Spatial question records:
# # #
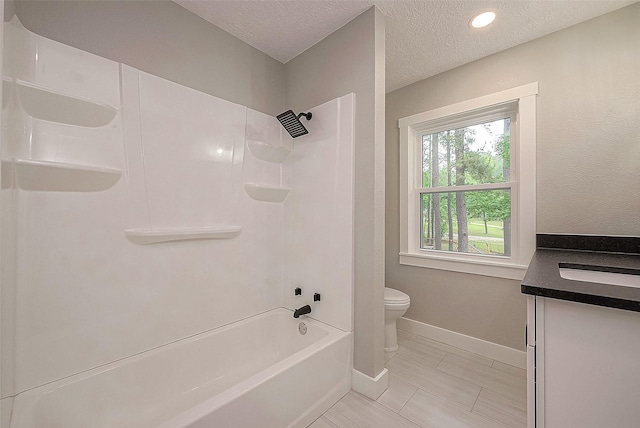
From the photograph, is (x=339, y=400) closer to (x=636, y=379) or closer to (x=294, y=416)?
(x=294, y=416)

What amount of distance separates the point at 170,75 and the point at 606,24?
2769 mm

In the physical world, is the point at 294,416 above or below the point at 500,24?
below

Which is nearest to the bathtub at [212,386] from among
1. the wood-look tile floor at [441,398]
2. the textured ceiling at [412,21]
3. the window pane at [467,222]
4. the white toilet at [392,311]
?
the wood-look tile floor at [441,398]

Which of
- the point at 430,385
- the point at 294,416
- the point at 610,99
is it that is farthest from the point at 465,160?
the point at 294,416

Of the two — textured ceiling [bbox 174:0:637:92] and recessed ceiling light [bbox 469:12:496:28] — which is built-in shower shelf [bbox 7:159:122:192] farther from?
recessed ceiling light [bbox 469:12:496:28]

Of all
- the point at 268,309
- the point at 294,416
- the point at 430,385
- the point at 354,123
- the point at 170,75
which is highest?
the point at 170,75

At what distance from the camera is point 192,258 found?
167 centimetres

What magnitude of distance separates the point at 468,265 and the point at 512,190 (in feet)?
2.27

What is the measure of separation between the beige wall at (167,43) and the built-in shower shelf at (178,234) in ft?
3.03

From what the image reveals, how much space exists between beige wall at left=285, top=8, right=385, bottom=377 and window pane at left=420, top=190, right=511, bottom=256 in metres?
1.08

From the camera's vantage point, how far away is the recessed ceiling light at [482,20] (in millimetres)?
1689

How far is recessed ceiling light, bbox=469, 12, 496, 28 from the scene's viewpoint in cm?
169

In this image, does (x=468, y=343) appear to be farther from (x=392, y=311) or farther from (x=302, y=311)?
(x=302, y=311)

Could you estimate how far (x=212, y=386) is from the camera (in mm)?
1642
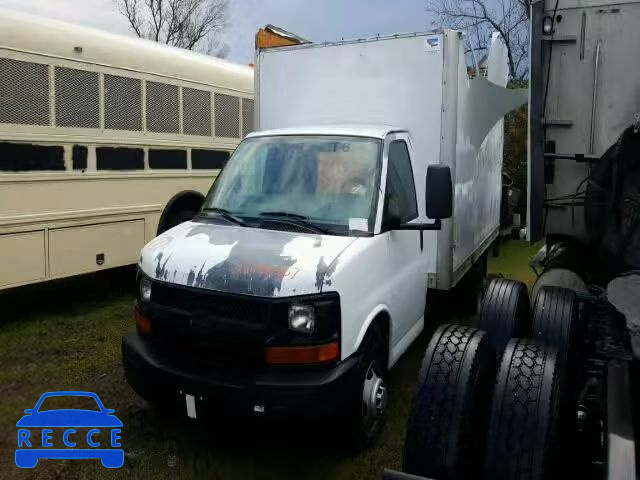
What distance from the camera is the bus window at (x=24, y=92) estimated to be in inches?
232

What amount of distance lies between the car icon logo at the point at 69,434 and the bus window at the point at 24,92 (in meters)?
2.91

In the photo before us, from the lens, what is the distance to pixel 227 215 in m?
4.45

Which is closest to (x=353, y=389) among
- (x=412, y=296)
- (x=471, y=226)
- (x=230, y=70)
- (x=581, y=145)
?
(x=412, y=296)

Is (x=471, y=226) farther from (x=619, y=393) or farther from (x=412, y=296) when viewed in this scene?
(x=619, y=393)

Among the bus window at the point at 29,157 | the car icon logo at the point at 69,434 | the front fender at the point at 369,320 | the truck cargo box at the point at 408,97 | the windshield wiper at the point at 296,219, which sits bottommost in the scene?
the car icon logo at the point at 69,434

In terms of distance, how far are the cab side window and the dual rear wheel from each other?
1.48 metres

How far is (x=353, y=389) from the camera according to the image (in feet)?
11.9

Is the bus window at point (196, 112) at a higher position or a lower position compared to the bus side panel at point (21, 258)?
higher

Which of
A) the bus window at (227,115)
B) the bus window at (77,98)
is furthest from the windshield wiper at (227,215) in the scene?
the bus window at (227,115)

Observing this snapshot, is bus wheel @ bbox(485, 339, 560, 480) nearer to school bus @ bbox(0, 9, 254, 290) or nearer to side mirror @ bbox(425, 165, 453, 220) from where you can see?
side mirror @ bbox(425, 165, 453, 220)

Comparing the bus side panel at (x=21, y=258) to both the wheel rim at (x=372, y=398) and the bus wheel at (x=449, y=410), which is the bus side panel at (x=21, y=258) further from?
the bus wheel at (x=449, y=410)

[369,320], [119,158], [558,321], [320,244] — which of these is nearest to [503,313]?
[558,321]

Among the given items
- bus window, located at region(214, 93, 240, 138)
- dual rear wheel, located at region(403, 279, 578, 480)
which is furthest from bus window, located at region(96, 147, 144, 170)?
dual rear wheel, located at region(403, 279, 578, 480)

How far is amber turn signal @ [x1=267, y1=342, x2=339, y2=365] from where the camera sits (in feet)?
11.6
# # #
§ **What is expected**
Return each line from the material above exactly, but not the pictures.

§ **Answer to this problem**
From the photograph, is (x=339, y=400) closer to (x=636, y=379) or closer to (x=294, y=416)?
(x=294, y=416)

What amount of distance separates the point at 170,75 and the point at 606,24?
2769 mm

In the physical world, is the point at 294,416 above or below the point at 500,24?
below

Which is nearest to the bathtub at [212,386] from among
1. the wood-look tile floor at [441,398]
2. the textured ceiling at [412,21]
3. the window pane at [467,222]
4. the white toilet at [392,311]
?
the wood-look tile floor at [441,398]

Which of
- the point at 430,385
- the point at 294,416
- the point at 610,99
is it that is farthest from the point at 465,160?
the point at 294,416

Of the two — textured ceiling [bbox 174:0:637:92] and recessed ceiling light [bbox 469:12:496:28] — which is built-in shower shelf [bbox 7:159:122:192] farther from?
recessed ceiling light [bbox 469:12:496:28]

Of all
- the point at 268,309
- the point at 294,416
- the point at 430,385
- the point at 354,123
- the point at 170,75
which is highest?
the point at 170,75

At what distance from the camera is point 192,258 found?
167 centimetres

What magnitude of distance separates the point at 468,265 and the point at 512,190 (in feet)?
2.27

What is the measure of separation between the beige wall at (167,43) and the built-in shower shelf at (178,234) in ft?
3.03

From what the image reveals, how much space exists between beige wall at left=285, top=8, right=385, bottom=377 and window pane at left=420, top=190, right=511, bottom=256 in metres?
1.08

From the camera's vantage point, how far away is the recessed ceiling light at [482,20] (in millimetres)?
1689

How far is recessed ceiling light, bbox=469, 12, 496, 28 from the scene's viewpoint in cm?
169

In this image, does (x=468, y=343) appear to be farther from (x=392, y=311) or farther from (x=302, y=311)?
(x=302, y=311)

Could you estimate how far (x=212, y=386) is from the camera (in mm)?
1642
What distance from the camera is the bus window at (x=24, y=92) estimated to be in inches?
232

What amount of distance lies between the car icon logo at the point at 69,434 and the bus window at the point at 24,92 (in meters)?
2.91

In the photo before us, from the lens, what is the distance to pixel 227 215 in m?
4.45

Which is closest to (x=353, y=389) among
- (x=412, y=296)
- (x=471, y=226)
- (x=230, y=70)
- (x=581, y=145)
?
(x=412, y=296)

Is (x=471, y=226) farther from (x=619, y=393) or farther from (x=412, y=296) when viewed in this scene?
(x=619, y=393)

Among the bus window at the point at 29,157 | the car icon logo at the point at 69,434 | the front fender at the point at 369,320 | the truck cargo box at the point at 408,97 | the windshield wiper at the point at 296,219, which sits bottommost in the scene?
the car icon logo at the point at 69,434

In terms of distance, how far are the cab side window and the dual rear wheel from each other?
1.48 metres

How far is (x=353, y=389) from the camera according to the image (in feet)?
11.9

Is the bus window at point (196, 112) at a higher position or a lower position compared to the bus side panel at point (21, 258)?
higher

Which of
A) the bus window at (227,115)
B) the bus window at (77,98)
is furthest from the windshield wiper at (227,215) in the scene?
the bus window at (227,115)

Observing this snapshot, is bus wheel @ bbox(485, 339, 560, 480) nearer to school bus @ bbox(0, 9, 254, 290) or nearer to side mirror @ bbox(425, 165, 453, 220) from where you can see?
side mirror @ bbox(425, 165, 453, 220)

Comparing the bus side panel at (x=21, y=258) to both the wheel rim at (x=372, y=398) and the bus wheel at (x=449, y=410), which is the bus side panel at (x=21, y=258) further from?
the bus wheel at (x=449, y=410)

[369,320], [119,158], [558,321], [320,244] — which of these is nearest to [503,313]?
[558,321]

Among the given items
- bus window, located at region(214, 93, 240, 138)
- dual rear wheel, located at region(403, 279, 578, 480)
which is furthest from bus window, located at region(96, 147, 144, 170)?
dual rear wheel, located at region(403, 279, 578, 480)

How far is amber turn signal @ [x1=267, y1=342, x2=339, y2=365] from where the camera sits (in feet)?
11.6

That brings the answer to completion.